The Mackenzies: Josh is the newest book in Ana Leigh’s Mackenzie family series. Josh is the son of Luke Mackenzie, who was the hero in the very first book. In that book, he was a sorrowful six-year-old. He is now twenty-eight and a confident Pinkerton agent. Josh’s usual assignment includes tracking down hardened criminals, but because of a recent injury, he has been sent to find a runaway heiress accused of stealing money from her father.
Emily Lawrence did run away from her father to avoid his high-handed declaration that since she had not chosen a husband from his pool of acceptable men, he would chose a husband for her. She watched her mother suffer from life with a dictatorial husband and vows that she will only marry for love. When Hiram declares that he will cut her out of his will, Emily tells him that she will survive just fine on the small inheritance left to her by her mother.
Now calling herself Emily Lane, she gets a job as a Harvey girl at the train stop in Las Vegas. When Josh comes around looking for her, she dyes her hair and adds thick glasses to the disguise. Since Josh is not sure if Emily Lane is also Emily Lawrence, he stays around and invites her to dinner. As he tries to get information out of her, he begins to fall for the strong, hardworking, intelligent woman Emily Lane appears to be. She also is attracted to the confident, honest and family loving man she sees in Josh. By the time he figures out that she is the woman he is supposed to find, they are quite attached to each other.
Even with the attraction, Josh is angry because Emily fooled him. And no matter what she says, he doesn’t believe that she is innocent of stealing money from her father. She knows that she has to escape from him and not return to her father. She cleverly does escape from Josh several times and puts both of them in a few difficult situations. He is able to save them each time.

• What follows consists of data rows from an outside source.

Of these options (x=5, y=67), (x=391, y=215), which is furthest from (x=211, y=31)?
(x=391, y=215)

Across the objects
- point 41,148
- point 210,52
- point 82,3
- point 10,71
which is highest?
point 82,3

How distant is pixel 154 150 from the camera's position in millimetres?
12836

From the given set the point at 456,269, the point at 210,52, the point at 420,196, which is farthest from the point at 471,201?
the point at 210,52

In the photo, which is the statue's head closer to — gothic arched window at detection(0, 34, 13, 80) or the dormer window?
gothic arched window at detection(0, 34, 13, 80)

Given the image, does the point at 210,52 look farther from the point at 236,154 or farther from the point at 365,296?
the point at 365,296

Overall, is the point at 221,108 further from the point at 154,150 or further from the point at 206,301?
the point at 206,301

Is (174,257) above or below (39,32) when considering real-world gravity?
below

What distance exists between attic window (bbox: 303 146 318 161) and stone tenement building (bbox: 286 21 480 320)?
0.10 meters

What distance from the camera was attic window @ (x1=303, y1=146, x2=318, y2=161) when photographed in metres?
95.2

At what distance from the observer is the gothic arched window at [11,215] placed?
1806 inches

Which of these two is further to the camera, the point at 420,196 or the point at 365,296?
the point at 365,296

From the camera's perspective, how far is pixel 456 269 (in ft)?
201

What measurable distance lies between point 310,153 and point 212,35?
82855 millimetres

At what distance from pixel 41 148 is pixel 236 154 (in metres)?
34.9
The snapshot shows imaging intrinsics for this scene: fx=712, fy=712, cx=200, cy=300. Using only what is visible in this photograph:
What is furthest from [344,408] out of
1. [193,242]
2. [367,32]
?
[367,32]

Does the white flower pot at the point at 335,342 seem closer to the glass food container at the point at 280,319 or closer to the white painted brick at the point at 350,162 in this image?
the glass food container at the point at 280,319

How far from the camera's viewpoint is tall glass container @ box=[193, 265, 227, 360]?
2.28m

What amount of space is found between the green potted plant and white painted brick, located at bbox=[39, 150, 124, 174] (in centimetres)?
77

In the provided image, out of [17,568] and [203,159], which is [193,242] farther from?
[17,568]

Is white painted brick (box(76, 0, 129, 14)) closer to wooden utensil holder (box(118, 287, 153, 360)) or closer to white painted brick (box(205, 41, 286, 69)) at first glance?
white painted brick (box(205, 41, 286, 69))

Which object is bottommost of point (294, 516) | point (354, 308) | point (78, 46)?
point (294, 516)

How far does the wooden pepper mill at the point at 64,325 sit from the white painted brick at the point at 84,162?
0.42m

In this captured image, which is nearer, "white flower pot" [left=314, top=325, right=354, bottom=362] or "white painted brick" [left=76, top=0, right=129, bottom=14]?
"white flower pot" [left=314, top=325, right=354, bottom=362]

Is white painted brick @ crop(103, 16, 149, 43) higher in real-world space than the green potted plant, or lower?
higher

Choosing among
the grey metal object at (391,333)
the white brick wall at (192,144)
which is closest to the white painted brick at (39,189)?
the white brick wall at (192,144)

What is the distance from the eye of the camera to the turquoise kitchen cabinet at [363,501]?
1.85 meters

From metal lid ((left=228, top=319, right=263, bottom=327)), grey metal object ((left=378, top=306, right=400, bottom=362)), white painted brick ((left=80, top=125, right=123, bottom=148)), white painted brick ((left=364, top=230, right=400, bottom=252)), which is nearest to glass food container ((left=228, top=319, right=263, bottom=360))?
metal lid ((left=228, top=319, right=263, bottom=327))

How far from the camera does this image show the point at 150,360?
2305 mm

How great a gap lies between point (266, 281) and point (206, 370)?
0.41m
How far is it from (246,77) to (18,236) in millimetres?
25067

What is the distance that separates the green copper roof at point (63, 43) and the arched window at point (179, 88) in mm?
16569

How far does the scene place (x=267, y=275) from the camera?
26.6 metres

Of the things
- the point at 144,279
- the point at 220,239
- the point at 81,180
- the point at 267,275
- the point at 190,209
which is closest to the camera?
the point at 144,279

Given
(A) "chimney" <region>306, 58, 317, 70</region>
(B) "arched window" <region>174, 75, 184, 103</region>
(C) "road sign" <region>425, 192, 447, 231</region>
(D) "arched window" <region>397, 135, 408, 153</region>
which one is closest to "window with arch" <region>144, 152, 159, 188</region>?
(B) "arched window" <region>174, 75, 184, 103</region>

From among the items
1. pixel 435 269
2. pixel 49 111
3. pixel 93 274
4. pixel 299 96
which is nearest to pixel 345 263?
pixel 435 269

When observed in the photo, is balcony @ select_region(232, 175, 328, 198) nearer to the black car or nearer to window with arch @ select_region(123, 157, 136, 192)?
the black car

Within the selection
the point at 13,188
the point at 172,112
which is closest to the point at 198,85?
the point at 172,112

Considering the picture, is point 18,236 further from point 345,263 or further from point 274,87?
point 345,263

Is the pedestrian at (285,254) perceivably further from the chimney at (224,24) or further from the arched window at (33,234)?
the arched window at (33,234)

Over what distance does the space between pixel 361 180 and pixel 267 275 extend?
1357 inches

Both Emily and Josh are good characters. She is not spoiled and loves the hard work as a Harvey girl. Emily is intelligent and shows it except for one too-stupid-for-words move she makes that seriously endangers both of them. Josh’s strong points are his honesty, loyalty, and love of family. Even though he had the bad experience of being dumped by a rich girl and initially compares Emily to her, he doesn’t hold on to the comparison as he sees Emily’s real character. Despite difficult situations, the two of them have fun together.

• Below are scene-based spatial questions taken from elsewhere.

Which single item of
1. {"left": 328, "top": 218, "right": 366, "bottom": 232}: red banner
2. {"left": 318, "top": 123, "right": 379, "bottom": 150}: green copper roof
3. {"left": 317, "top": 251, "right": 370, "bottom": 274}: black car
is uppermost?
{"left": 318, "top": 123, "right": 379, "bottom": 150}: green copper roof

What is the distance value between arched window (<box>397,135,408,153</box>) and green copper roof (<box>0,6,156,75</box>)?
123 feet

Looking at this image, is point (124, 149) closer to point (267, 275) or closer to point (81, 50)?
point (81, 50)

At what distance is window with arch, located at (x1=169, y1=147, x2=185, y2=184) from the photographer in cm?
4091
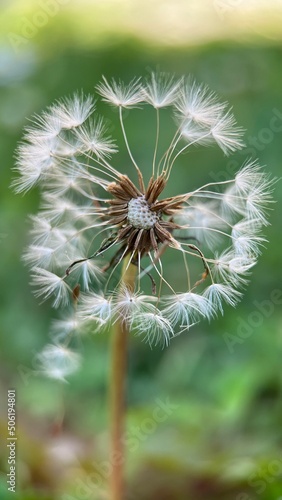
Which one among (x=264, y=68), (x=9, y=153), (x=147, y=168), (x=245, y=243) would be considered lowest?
(x=245, y=243)

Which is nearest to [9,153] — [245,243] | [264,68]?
[264,68]

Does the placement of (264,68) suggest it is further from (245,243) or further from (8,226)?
(245,243)

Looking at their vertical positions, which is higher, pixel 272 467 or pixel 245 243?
pixel 245 243

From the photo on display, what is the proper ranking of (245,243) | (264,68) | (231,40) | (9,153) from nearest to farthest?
(245,243) → (9,153) → (264,68) → (231,40)
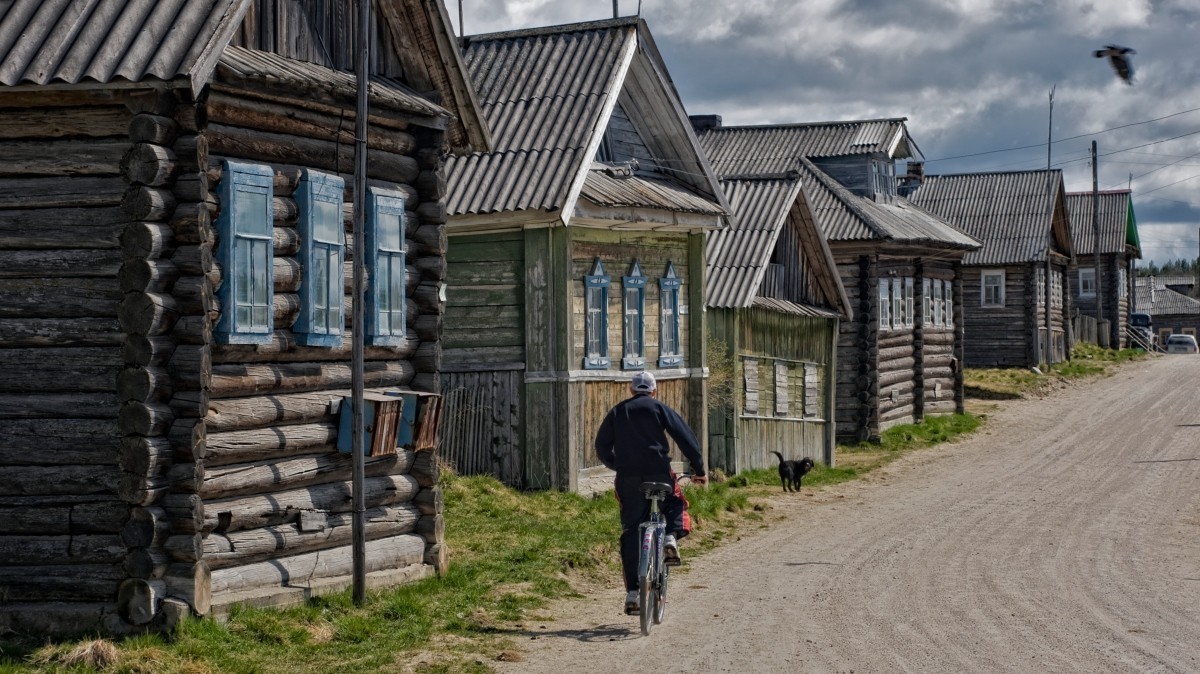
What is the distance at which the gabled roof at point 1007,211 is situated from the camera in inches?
1614

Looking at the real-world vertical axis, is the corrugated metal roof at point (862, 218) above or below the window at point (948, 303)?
above

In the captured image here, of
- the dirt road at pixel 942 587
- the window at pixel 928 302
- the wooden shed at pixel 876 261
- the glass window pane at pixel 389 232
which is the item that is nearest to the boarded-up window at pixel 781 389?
the dirt road at pixel 942 587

The flow of the story does suffer from a number of dream sequences. Since they are not differentiated by the type font, it is sometime difficult to know if the events are real or a dream. There is a pattern in most of them that begins to identify the text as a dream sequence, but a couple of times, I missed real action when it seemed as if a dream was beginning. I had to go back and read the passage again to give it the proper attention so that the story made sense.

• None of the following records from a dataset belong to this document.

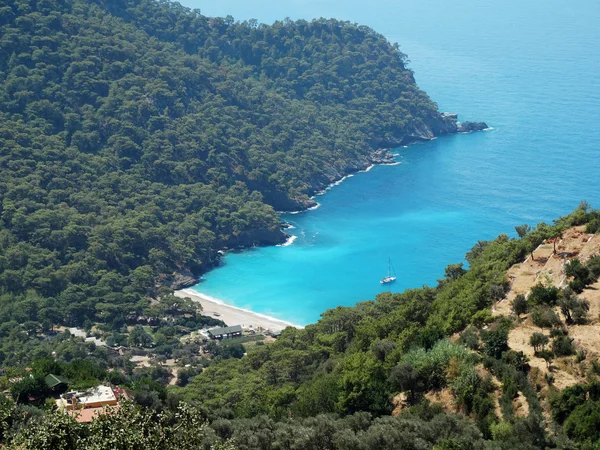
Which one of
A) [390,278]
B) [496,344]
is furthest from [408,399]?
[390,278]

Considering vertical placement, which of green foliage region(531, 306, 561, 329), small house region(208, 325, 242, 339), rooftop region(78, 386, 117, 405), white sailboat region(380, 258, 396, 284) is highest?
green foliage region(531, 306, 561, 329)

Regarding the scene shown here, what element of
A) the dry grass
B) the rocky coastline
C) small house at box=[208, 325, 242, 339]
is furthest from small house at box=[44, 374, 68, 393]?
the rocky coastline

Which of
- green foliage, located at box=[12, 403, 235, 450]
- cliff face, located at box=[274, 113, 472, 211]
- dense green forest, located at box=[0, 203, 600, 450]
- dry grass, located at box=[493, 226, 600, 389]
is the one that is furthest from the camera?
cliff face, located at box=[274, 113, 472, 211]

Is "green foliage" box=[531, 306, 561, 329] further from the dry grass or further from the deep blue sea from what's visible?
the deep blue sea

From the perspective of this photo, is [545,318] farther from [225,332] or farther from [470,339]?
[225,332]

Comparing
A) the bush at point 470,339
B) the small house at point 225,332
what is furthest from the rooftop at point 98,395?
the small house at point 225,332

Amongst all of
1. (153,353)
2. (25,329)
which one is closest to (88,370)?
(153,353)

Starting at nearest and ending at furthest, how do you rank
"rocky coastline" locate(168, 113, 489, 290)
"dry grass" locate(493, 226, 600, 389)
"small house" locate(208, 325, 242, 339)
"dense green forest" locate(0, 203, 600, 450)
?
"dense green forest" locate(0, 203, 600, 450) → "dry grass" locate(493, 226, 600, 389) → "small house" locate(208, 325, 242, 339) → "rocky coastline" locate(168, 113, 489, 290)

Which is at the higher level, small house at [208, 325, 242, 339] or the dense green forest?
the dense green forest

Overall, Josh is an enjoyable story. There are many references to other Mackenzie family members and hints to their stories, but they were not too intrusive and the story does not suffer from them. Anyone who has been following the series will appreciate the glimpses of people from the earlier books. Two of Josh’s cousins are mentioned enough that I suspect each of them will have books of their own. The Mackenzies Josh is a nice addition to the series.